Merci d'avance pour votre aide.

Attention, la novicitude n'est pas une tare ;-)


----------



## jp.pilet (11 Mai 2011)

Bonjour
je ne sais pas si les 2 onglets sont liés mais lorsque tu ouvres les préférences tu as au premier niveau - Bloquer les fenêtres surgissantes - mais ensuite dans les préférences safari, onglet sécurité tu as aussi -bloquer les fenêtres surgissantes- ... je te laisse vérifier si c'est la même chose 
cordialement JPP


----------



## Guili-guili (12 Mai 2011)

Bonjour,

Merci beaucoup pour la réponse.Heureusement qu'il y a des personnes un peu plus experte 
J'ai bien trouvé la case à cocher dans les préférences Safari. De ce côté là, pas de problème, c'est bien le paramètre que j'avais rempli. Par contre, tu parles d'un deuxième onglet...

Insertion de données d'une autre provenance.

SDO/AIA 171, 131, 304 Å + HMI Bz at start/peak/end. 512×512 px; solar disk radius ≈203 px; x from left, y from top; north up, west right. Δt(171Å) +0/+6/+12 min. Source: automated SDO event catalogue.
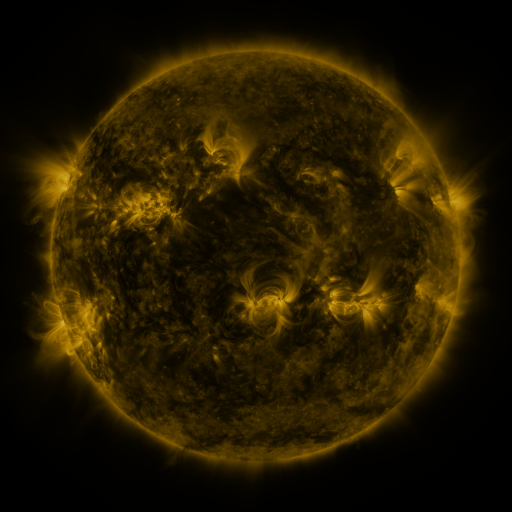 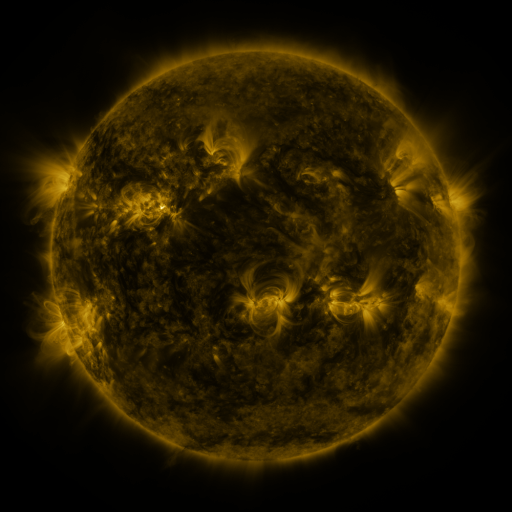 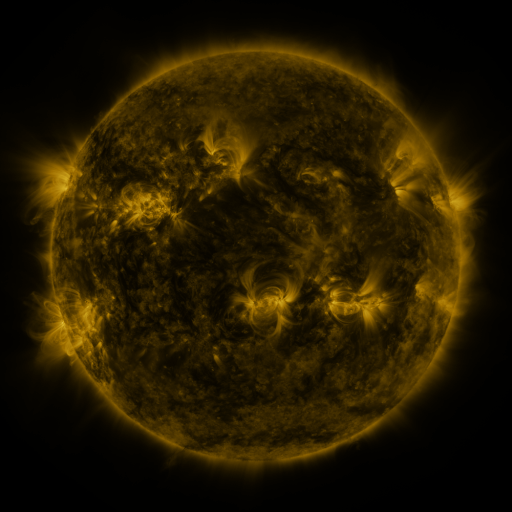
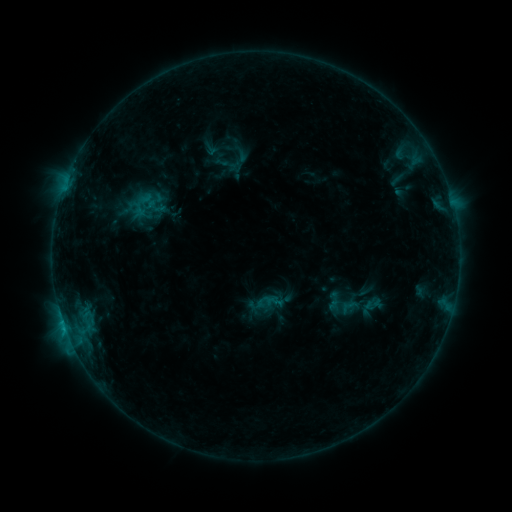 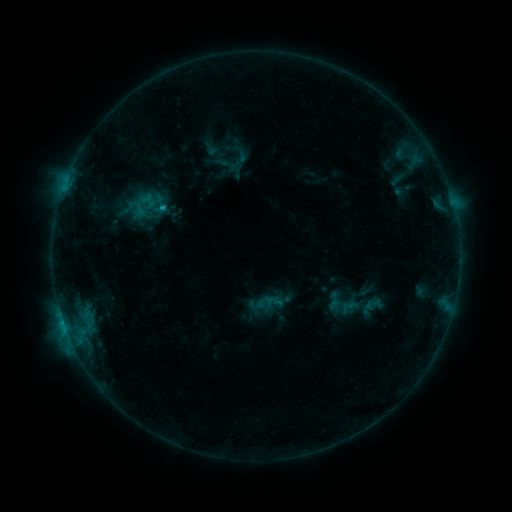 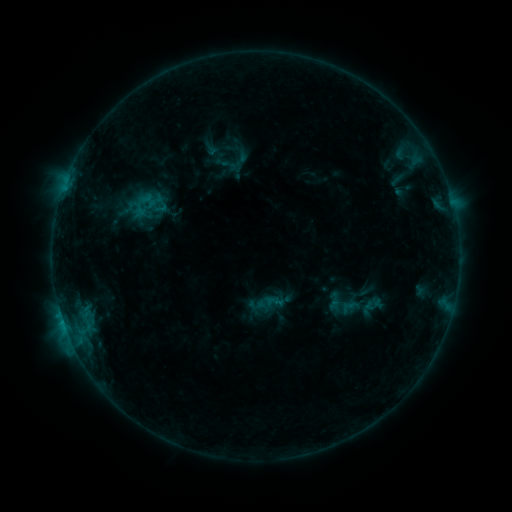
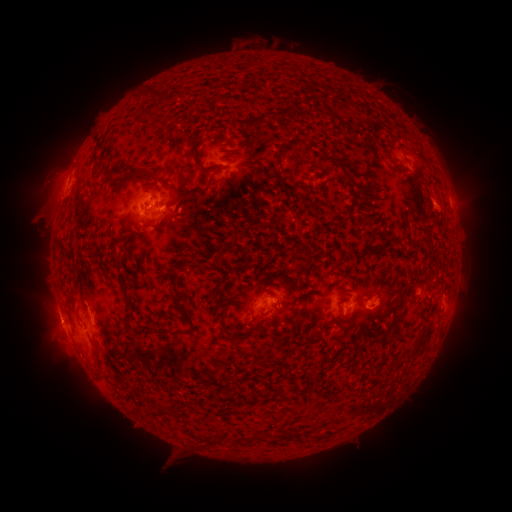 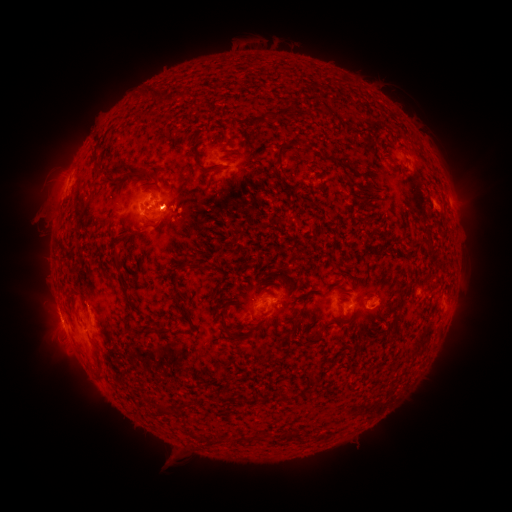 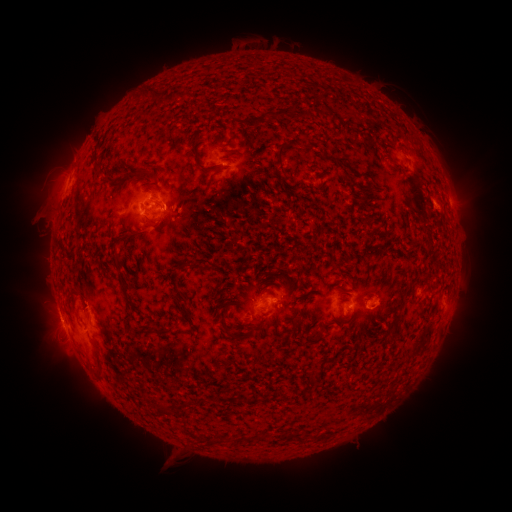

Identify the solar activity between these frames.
C1.8 flare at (164, 210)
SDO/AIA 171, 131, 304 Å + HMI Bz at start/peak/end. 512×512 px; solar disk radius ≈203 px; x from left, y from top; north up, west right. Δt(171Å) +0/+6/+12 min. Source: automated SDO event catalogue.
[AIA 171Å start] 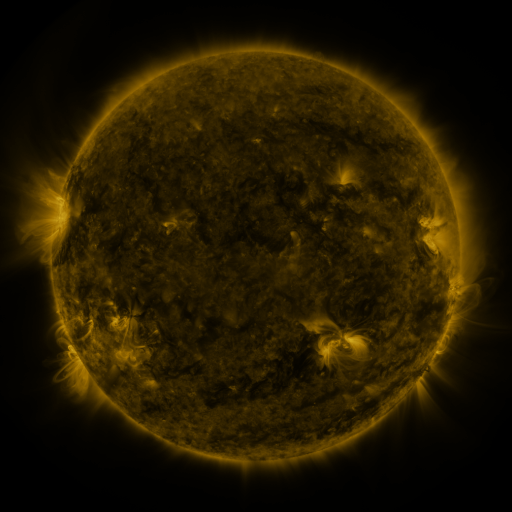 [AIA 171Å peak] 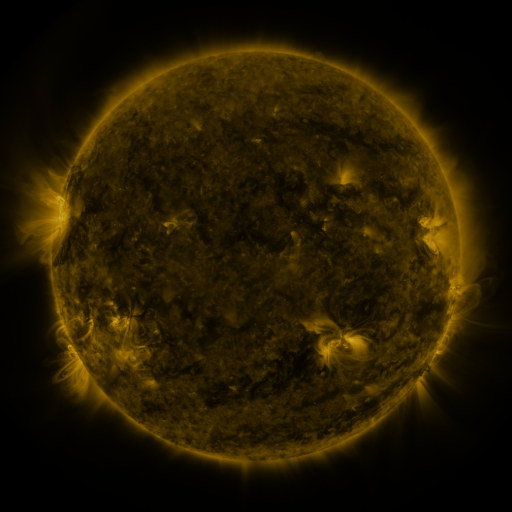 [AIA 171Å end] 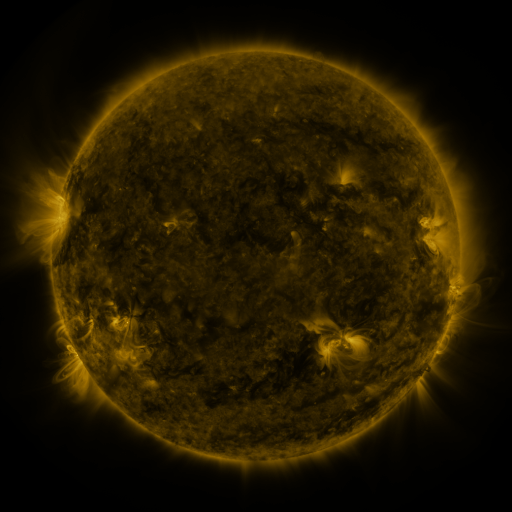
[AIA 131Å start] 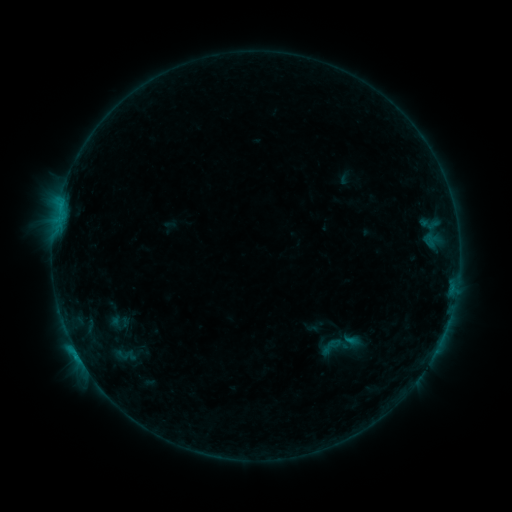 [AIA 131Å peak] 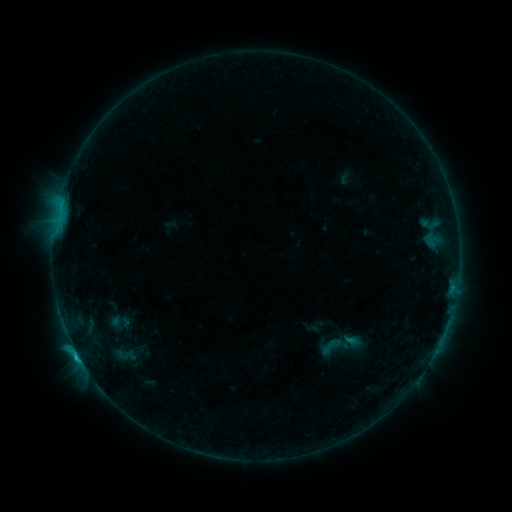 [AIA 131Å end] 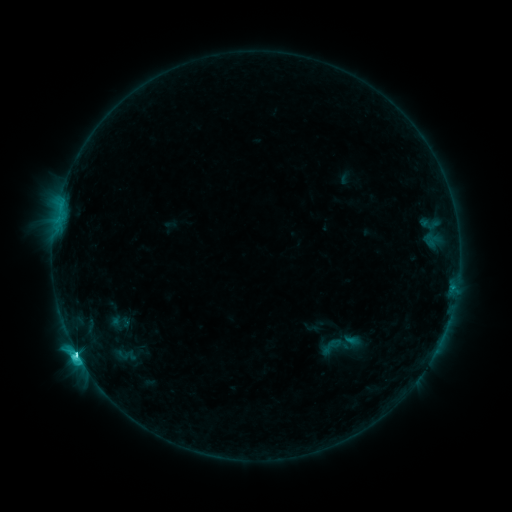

Est-ce que cet onglet se trouve dans les préférences système ou bien s'agit-il toujours des préférences Safari ?

J'ai remarqué aussi que les fenêtres apparaissent seulement suivant la consultation de certains sites comme les sites commerciaux par exemple...

Bon, finalement, je reviens sur ce que j'ai dit, la novicitude est sans doute une tare 

Cordiales salutations


----------



## jp.pilet (12 Mai 2011)

Je viens de vérifier les 2 paramètres sont liés, donc si tu as coché c'est bon.
Parfois ces fenêtres sont liées à l'installation de cookies
Tu gères les cookies dans la fenêtre des préférences de Safari, onglet sécurité (représenté en haut de la fenêtre à droite par un petit cadenas) - en général tu peut cocher - accepter les cookies des sites visités - Ne pas accepter les cookies peut parfois poser des problèmes.
Si cela n'améliore pas ... Après je ne sais pas.:rose:
cordialement JPP


----------



## Guili-guili (12 Mai 2011)

Bon, ben reste à vivre avec l'élément gênant ou bien bloquer les cookies qui peut-être un autre élément gênant... :-(
A moins qu'il existe une application pour ça ?

Merci tout de même d'avoir pris le temps de me répondre.

Il faut des maîtres pour former les petits scarabées


----------